Texto:
Outro dia, conversando com uma amiga, eu falei sobre o compositor cearense Alberto Nepomuceno.
Há uma obra sua chamada Série Brasileira. Foi a primeira obra sinfônica da história a incluir um batuque africano. Contei à minha amiga que a obra causou escândalo, e um crítico chegou a dizer que aquilo se tratava de uma ofensa à nobre arte da música. Isso por volta de 1890.
Pois é, naquela época, final do século XIX, era assim. A música erudita era reservada para uma elite, e ao que parece não havia nenhum interesse em conectá-la a um expressivo número de pessoas.
Minha amiga então disse: mas ainda continua sendo uma música de elite.
Aí eu discordei! Acho que a situação mudou muito; hoje a maioria dos músicos chamados eruditos se esforça sinceramente para levar a música de concerto a muita gente. Em São Paulo, por exemplo, temos com freqüência concertos ao ar livre; há muitos concertos gratuitos ou populares; CDs de grandes compositores do passado podem ser encontrados em bancas de jornal; encontramos orquestras em muitas igrejas na periferia. Programas como o Projeto Guri, da Secretaria de Cultura do Estado, ou a Sinfônica de Heliópolis, criada pelo generoso Maestro Silvio Bacarelli, levam ensino da música a pessoas de todas as classes sociais.

Dados:
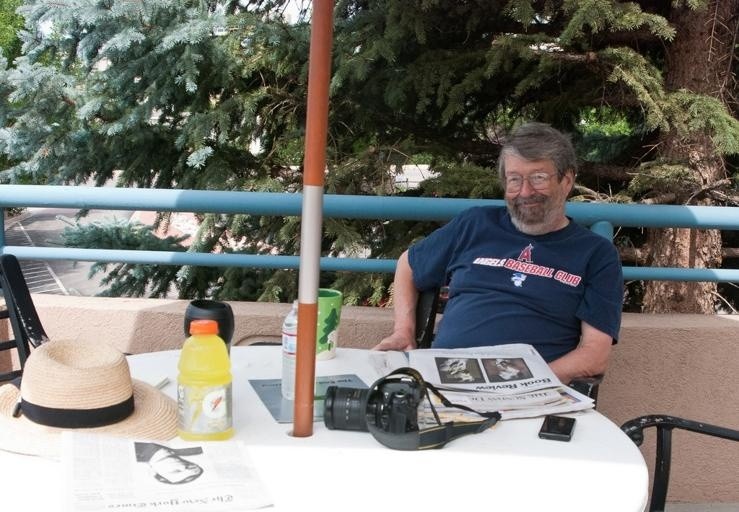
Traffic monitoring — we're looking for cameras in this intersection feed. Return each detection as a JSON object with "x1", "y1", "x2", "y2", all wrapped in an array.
[{"x1": 321, "y1": 374, "x2": 425, "y2": 449}]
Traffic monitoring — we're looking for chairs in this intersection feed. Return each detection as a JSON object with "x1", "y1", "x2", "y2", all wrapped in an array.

O que fazer: Edite o texto começando em "Há uma obra" e seguindo até "número de pessoas.", com "escândalo" substituído por "polêmica". O material não tem relação com o texto.

Resultado:
Há uma obra sua chamada Série Brasileira. Foi a primeira obra sinfônica da história a incluir um batuque africano. Contei à minha amiga que a obra causou polêmica, e um crítico chegou a dizer que aquilo se tratava de uma ofensa à nobre arte da música. Isso por volta de 1890.
Pois é, naquela época, final do século XIX, era assim. A música erudita era reservada para uma elite, e ao que parece não havia nenhum interesse em conectá-la a um expressivo número de pessoas.